The authors declare no conflict of interest.

Figures

Figure 1
Figure 1
Population-representative cohort with dense phenotypic annotation. (A) Starting from a population-based cohort (n = 189), we retrieved dense phenotypic annotation for a sub-cohort of patients (n = 74) representative of the underlying population in terms of outcome.
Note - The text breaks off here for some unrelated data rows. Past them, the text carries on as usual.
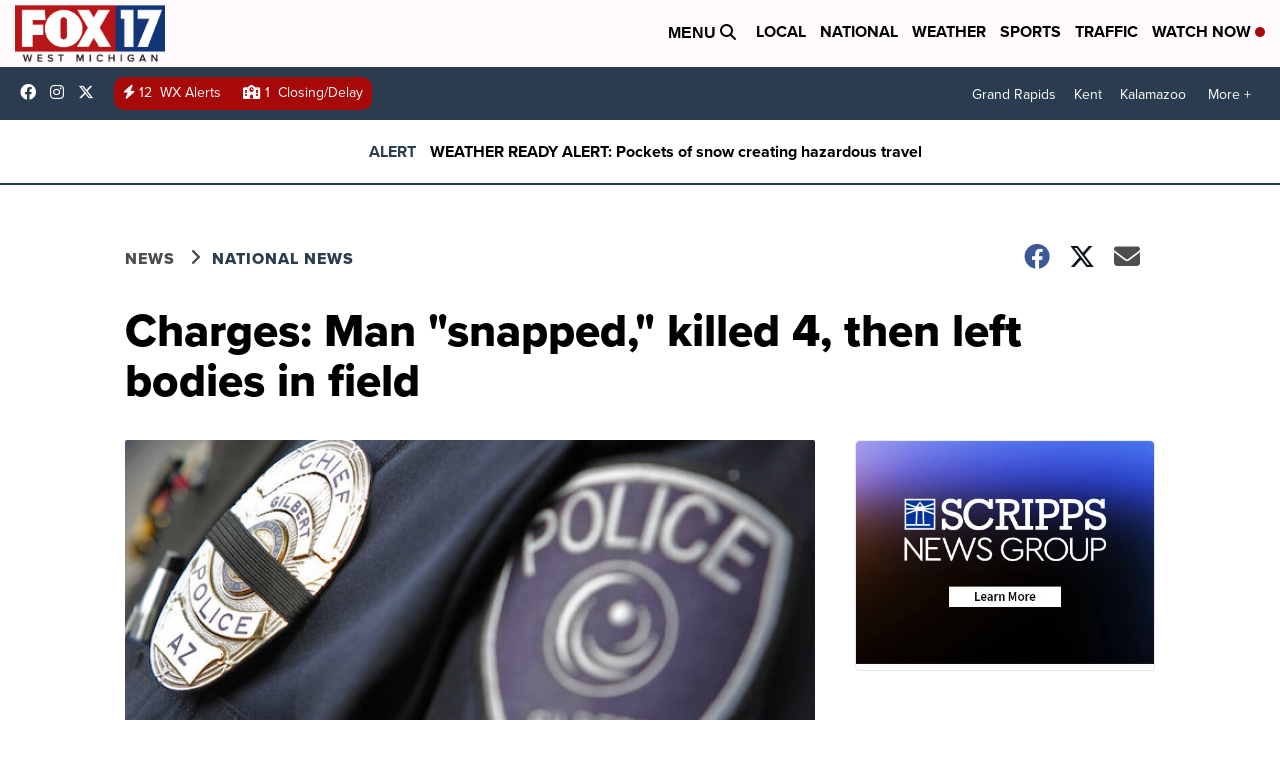

--- FILE ---
content_type: application/javascript; charset=utf-8
request_url: https://fundingchoicesmessages.google.com/f/AGSKWxXFz54cEd4U_6EiBL_rtRs5kteHaogsetvMZyZ8dzbckvlyX11SAbzS_MWFbK87Wm1HcbekN0SMhyl-LsdgUMDKo--IA-z7r6pnb-b5Pu6cV6HEMyfl0DdeudhqqVeU6TsqGnoBipEcaGHgCsdff-9vOlREQjt_2NLkOQyrWin_y70XwHLfixhxru7O/__adverts/_content/sponsored__advertisement_-ads4.htm.nu/ads/
body_size: -1292
content:
window['79f4fdac-3f5f-4f97-8ee2-dfca98a86d62'] = true;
The dataset was split into female (n = 41) and male (n = 33) patients for a further sex-specific analysis. (B) The latter was based on clinical and therapeutic data; magnetic resonance imaging data, including tumor segmentations; and digital pathology data, including immune scores. magnification: ×20. (C) The data were integrated using cluster and survival analyses in a sex-specific manner.
Figure 2
Figure 2
Cluster analysis (Euclidean distance, Ward-linked) based on numerical and ordinal variables. (AD) Female patients. (EH) Male patients. (A) Cluster analysis of the female dataset results in three clusters that significantly differ in the combination of features, three of which are depicted in (B), such as immune response (CD3+ TILs), age, and contrast enhancement (all p < 0.01, ANOVA). (C) Comparison of the CD45ro+ immune response of two representative female patients. (D) Comparison of the MR imaging features of two representative female patients. (E) Cluster analysis of male patients yields two main clusters. (F) Examples of cluster-defining features include immune response (CD3+ TILs), age, and contrast enhancement (all p < 0.01, ANOVA). (G) Comparison of the CD45ro+ immune response of two representative male patients. (H) Comparison of the MR imaging features of two representative male patients.
Figure 3
Figure 3
Selected Kaplan–Meier survival plots for variables with differential prognostic associations in female (upper row) and male patients (lower row). (A) In female patients, CD45ro+ TIL were associated with a worse survival (mOS 5.3 vs. 18.2 months, p = 0.027). (B) In contrast, there is no significant association in male patients (mOS 37.7 vs. 9.95 months, p = 0.25). (C) In female patients, FoxP3+ TILs are associated with worse survival (mOS 9.6 months vs. mOS not reached, p = 0.049), whereas in males (D) there is no association (mOS 49.6 vs. 11.8 months, p = 0.16). (E) While increased enhancing tumor volume does not affect survival in females (mOS 16.8 vs. 7.1 months, p = 0.23), male patients (F) with an increased contrast enhancement show a non-significant tendency towards worse outcomes (6.92 vs. 37.7 months, p = 0.09). (G) Cluster membership was associated with survival in female patients (mOS 3.9 vs. 18.2 vs. 82.9 months, p = 0.005, (H) but not in male patients (37.7 vs. 11.8 months, p = 0.17).
Figure 4
Figure 4
Spatially heterogeneous immune response in Primary CNS lymphoma (PCNSL). (A) Correlation of intratumoral TIL/TAM counts across multi-sector regions (n = 26). (B) CD3 TIL staining of a large PCNSL specimen. (C) Virtual tissue cores randomly sampled from four sectors annotated in (B) demonstrate significant heterogeneity between immune hot and cold spots. (D) Heatmap of the CD3+ cell density with immune hot and cold spots across the whole slide scan.